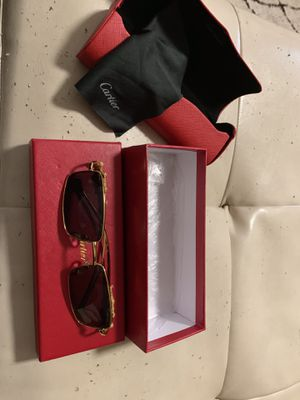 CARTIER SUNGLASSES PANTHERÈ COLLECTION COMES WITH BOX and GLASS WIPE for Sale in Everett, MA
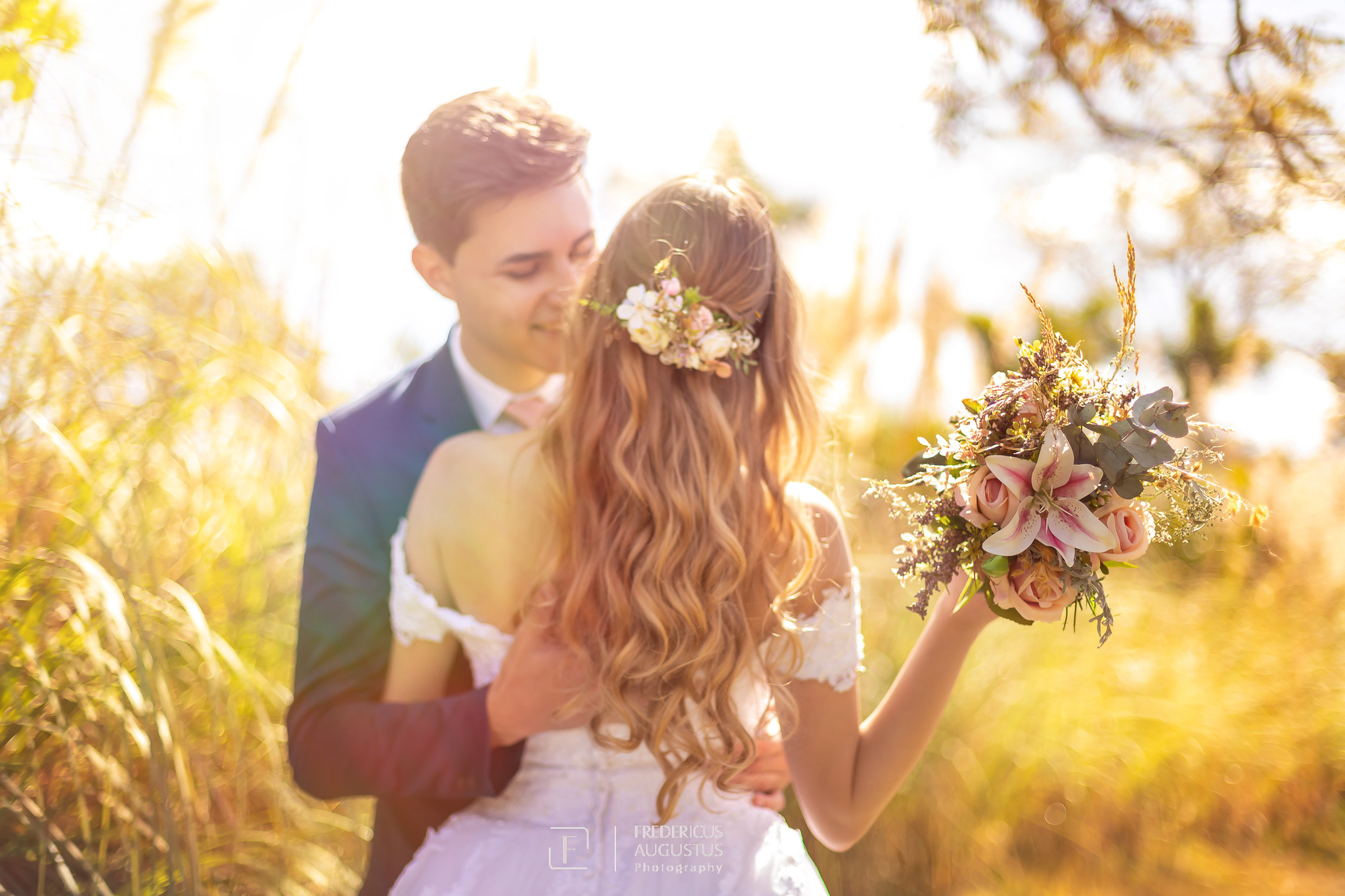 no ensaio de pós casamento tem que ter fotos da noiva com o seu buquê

* * *

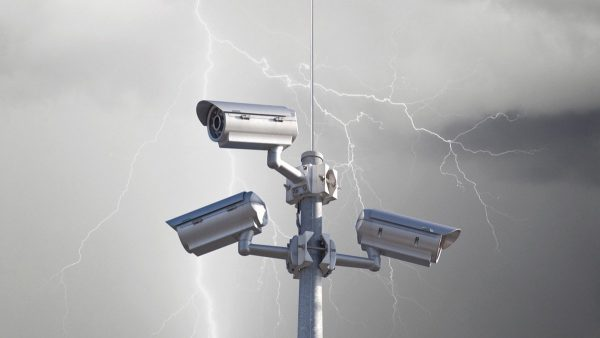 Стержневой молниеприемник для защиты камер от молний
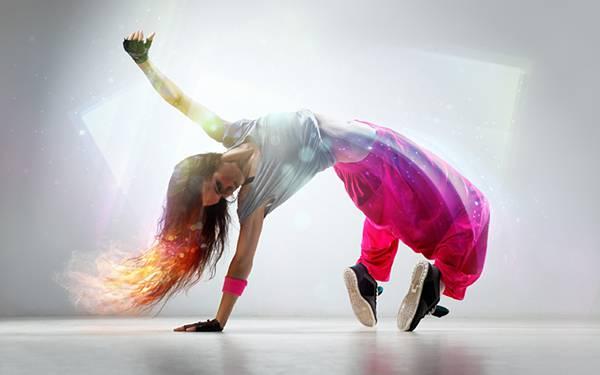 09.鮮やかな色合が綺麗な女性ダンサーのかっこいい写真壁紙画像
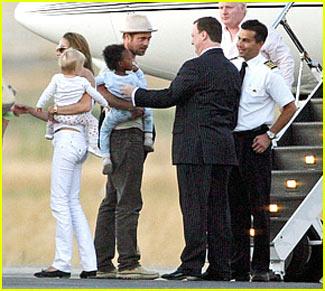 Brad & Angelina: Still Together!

==

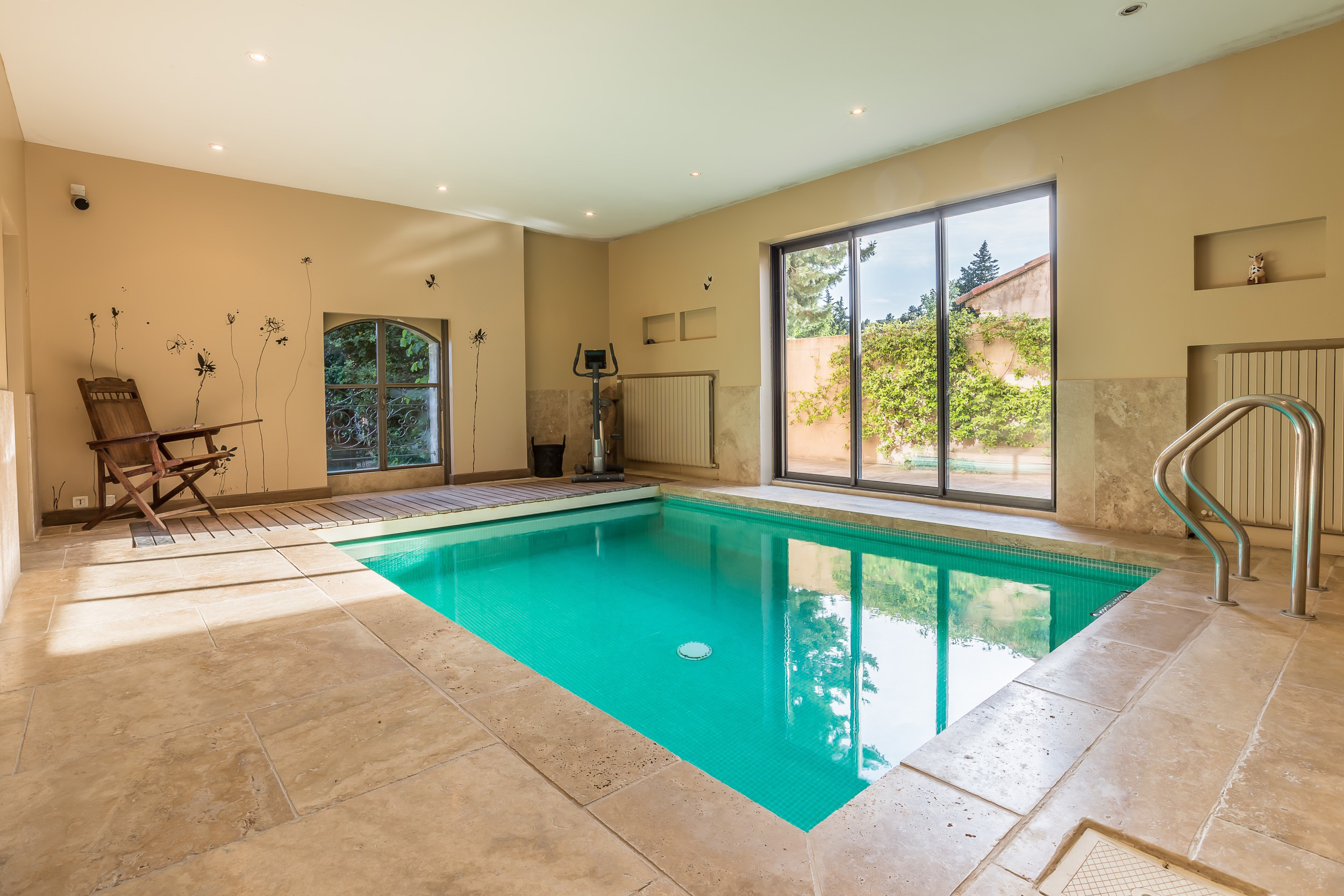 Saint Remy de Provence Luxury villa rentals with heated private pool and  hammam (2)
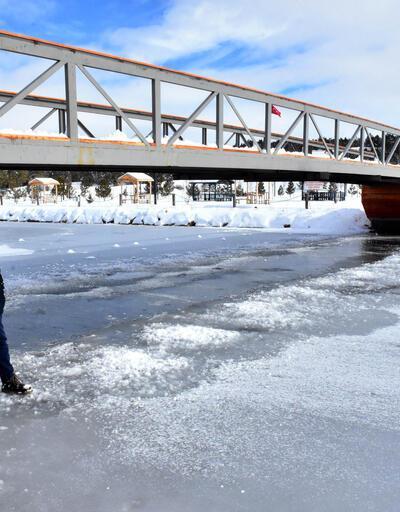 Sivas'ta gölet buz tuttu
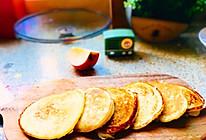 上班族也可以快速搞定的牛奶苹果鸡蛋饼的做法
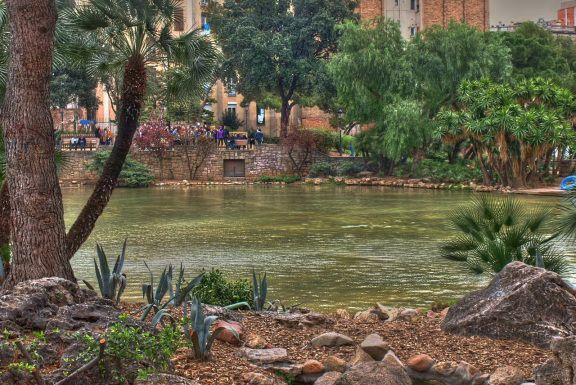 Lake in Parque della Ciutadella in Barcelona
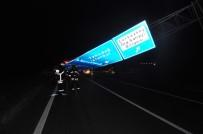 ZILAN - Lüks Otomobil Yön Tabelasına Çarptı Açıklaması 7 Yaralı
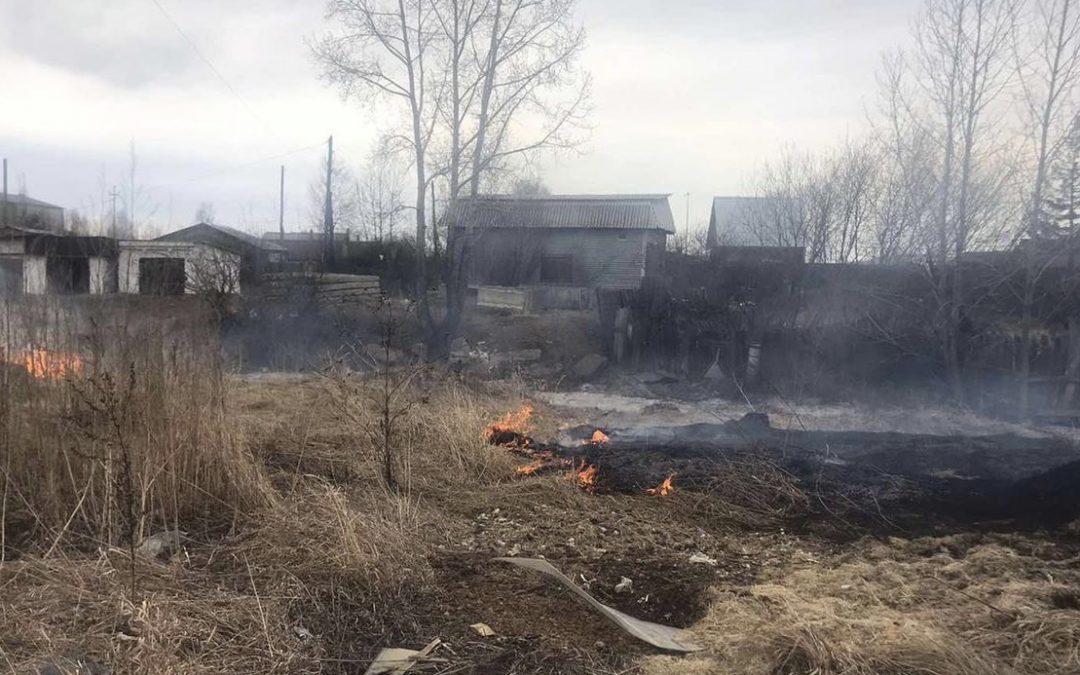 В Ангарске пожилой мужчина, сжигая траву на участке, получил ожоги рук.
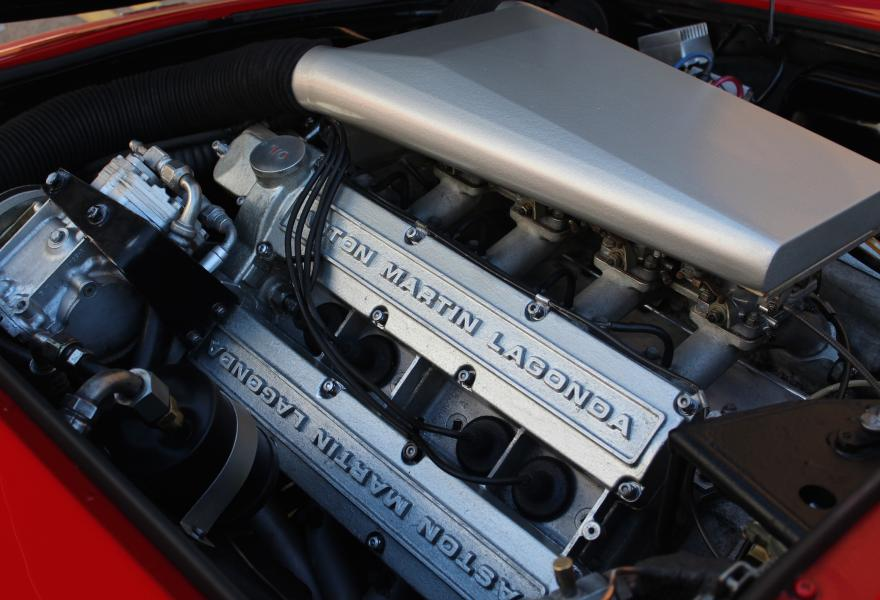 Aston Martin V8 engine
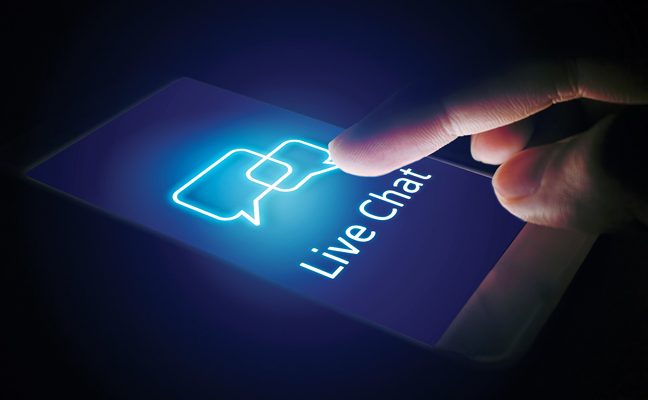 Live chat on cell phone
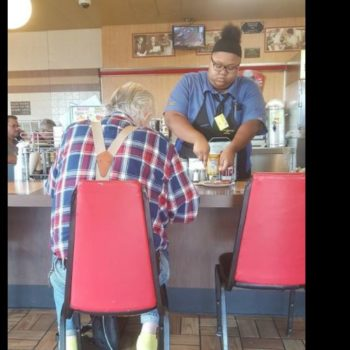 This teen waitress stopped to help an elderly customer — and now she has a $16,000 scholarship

__WHAT IS NEEDED__
Each line above from the one containing "ZILAN - Lüks" through the one containing "This teen waitress" is to be returned verbatim. Nothing else, and no pictures.

__EXERCISE SOLUTION__
 ZILAN - Lüks Otomobil Yön Tabelasına Çarptı Açıklaması 7 Yaralı
 В Ангарске пожилой мужчина, сжигая траву на участке, получил ожоги рук.
 Aston Martin V8 engine
 Live chat on cell phone
 This teen waitress stopped to help an elderly customer — and now she has a $16,000 scholarship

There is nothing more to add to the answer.